Leading Democrats and Republicans in the House of Representatives have signed a bill that would block the US government from funding international conservation groups that fund or support human rights abuses.
The proposed law would require federal agencies to monitor the international projects they support for abuse and, if found, to stop sending money. And each year, the agencies should submit a report to Congress on human rights abuses that have occurred in US-funded projects.
The House Committee on Natural Resources looked into the matter in response to a BuzzFeed News Survey 2019 which revealed that the World Wide Fund for Nature, a beloved wildlife conservation charity and longtime partner of the US government, had closely supported anti-poaching forces who tortured and killed people in parks nationals in Asia and Africa.
According to reports and documents obtained by BuzzFeed News, villagers living near the parks had been whipped with belts, attacked with machetes, beaten unconscious with bamboo sticks, sexually assaulted and shot. Rangers in WWF-supported parks have committed several alleged unlawful killings.
In 2019, retired Republican congressman Rob Bishop of Utah, then a ranking member of the committee, proposed a law covering a similar area. Bishop’s bill stalled, but since then lawmakers from both parties have taken up the issue.
This year’s bill has bipartisan support. His sponsors are committee chairman Rep. Raúl M. Grijalva, Democrat of Arizona, and Rep. Bruce Westerman, Republican of Arkansas. The rest of the committee will now debate the bill, and if they approve it, it will be sent to the House for a full vote.
“With this bill, we send a signal to the world that the United States demands the highest standards of respect for every human life; we will not tolerate human rights abuses in the name of conservation,” Grijalva said. “I hope the renewed emphasis on human rights, accountability, and oversight in this bill will be a model for conservation programs in the United States and abroad.”
Westerman said the “common sense law” would increase government accountability. “This bill is the culmination of bipartisan efforts, including an investigation and oversight hearing that uncovered misuse of grants, human rights abuses, and a startling lack of outreach by federal agencies. “
The bill would introduce sweeping changes to how U.S. agencies handle human rights abuses in conservation projects. Conservation groups receiving government money should provide human rights policies detailing the procedures they would follow in the event of abuse. They would also have to name anyone they associate with overseas, such as local police forces or park rangers — who would then be vetted by the Fish and Wildlife Service and the State Department.

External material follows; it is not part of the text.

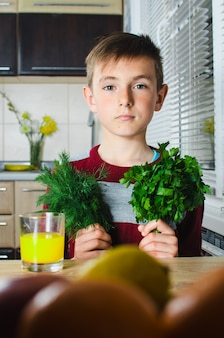 The child in the kitchen with herbs dill and parsley, smiles and shows her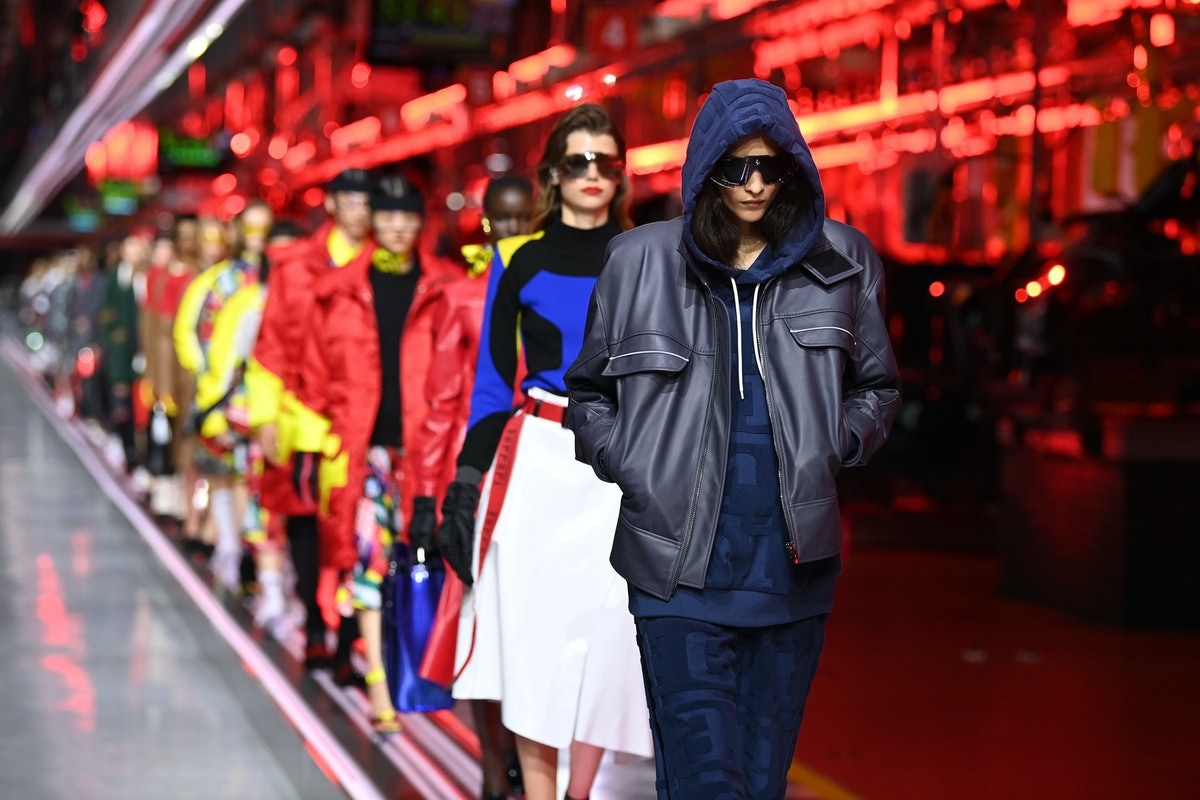 MARANELLO, ITALY - JUNE 13: A model walks the runway at the fashion debut of the first co-ed Ferrari...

The legislation would also increase the extent to which indigenous peoples are protected in conservation projects that affect them. Donor recipients should show that they have a process of “meaningful consultation” with indigenous peoples before their historic lands are used for conservation purposes, and that they offer a “grievance mechanism” to Indigenous peoples to voice their concerns.
When abuses are discovered, they must be reported to the federal government, and the group receiving taxpayer money has 60 days to devise a plan to fix the problem. The U.S. government may withhold funding for the project until the director of the Fish and Wildlife Service and the secretary of state confirm that those involved have taken “effective steps to bring the perpetrators to justice and prevent human rights abuses.” of man”.
Serious human rights violations would also be reported to the Inspector General of the Department of the Interior, and the Fish and Wildlife Service would send Congress an annual report summarizing investigations conducted under the law. , including corrective actions taken.
John Knox, former UN special rapporteur for human rights and the environment, called the bill “a huge step forward in an area that really needs greater attention, and a potential model for other governments and international donors”. After the WWF scandal broke, it became clear that “most major sources of international conservation funding, including the United Nations and the United States, had not put in place effective standards to ensure that their funds would not be used for human rights abuses,” Knox said.
In a statement, the WWF said it supported the legislation. “Safeguarding community rights is fundamental to successful conservation. We support the goals of this bill to strengthen programs that conserve nature and wildlife by ensuring that they also protect and promote the rights, well-being and safety of local and indigenous communities in the landscape. where the programs operate.
The charity conducted its own internal review in the allegations, and in 2020 expressed “deep and unqualified sadness for those who have suffered”, saying park ranger abuse “horrifies us and goes against all the values we stand for”.